Regulators at California's Department of Insurance and Department of Managed Health Care say they are waiting to review Aetna's proposal to change the way it charges for insurance brokers' fees, the Los Angeles Daily Journal reports.
Starting in February, Aetna plans to list brokers' fees and premiums as separate charges when billing large groups, such as employers. The company previously folded the brokers' fees into the total cost of group plans.
New Federal Requirements
Aetna's change in cost structure likely stems from an effort to prevent brokers' fees from counting as premium costs under the federal health reform law's medical-loss ratio requirement, according to the Daily Journal (Gallegos, Los Angeles Daily Journal, 1/26).
Starting on Jan. 1, 2011, the reform law required all large group health plans to spend at least 85% of premiums on medical services and quality improvement. Individual and small-group health plans have an 80% medical loss-ratio requirement.
Under the overhaul, insurers will need to pay a rebate to policyholders if their medical-loss ratios fall below the new limits (California Healthline, 11/29/10).

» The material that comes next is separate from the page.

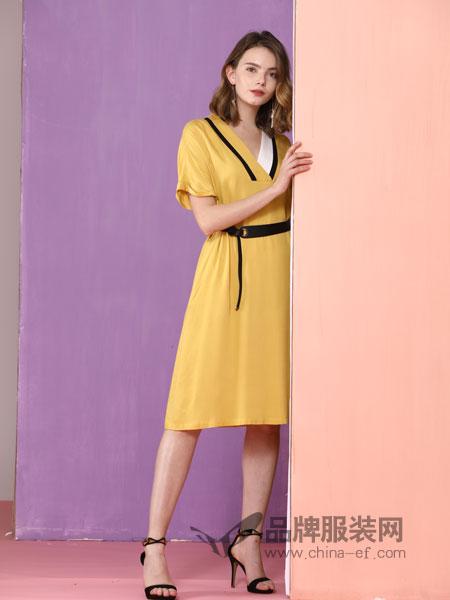 真斯贝尔女装品牌2019春季撞色V领蝙蝠袖收腰剪裁A摆连衣裙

Weighing In on Aetna's Plans
Anjanette Coplin, spokesperson for Aetna, said the change in cost structure is part of the company's efforts to improve efficiency and streamline operations to comply with the federal medical-loss ratio requirements.
However, Timothy Jost -- a professor at Washington & Lee University School of Law -- said the brokers' fees will continue to count toward premium costs if Aetna collects the money directly from enrollees.
So far, no federal agencies have taken a position on Aetna's fee change (Los Angeles Daily Journal, 1/26).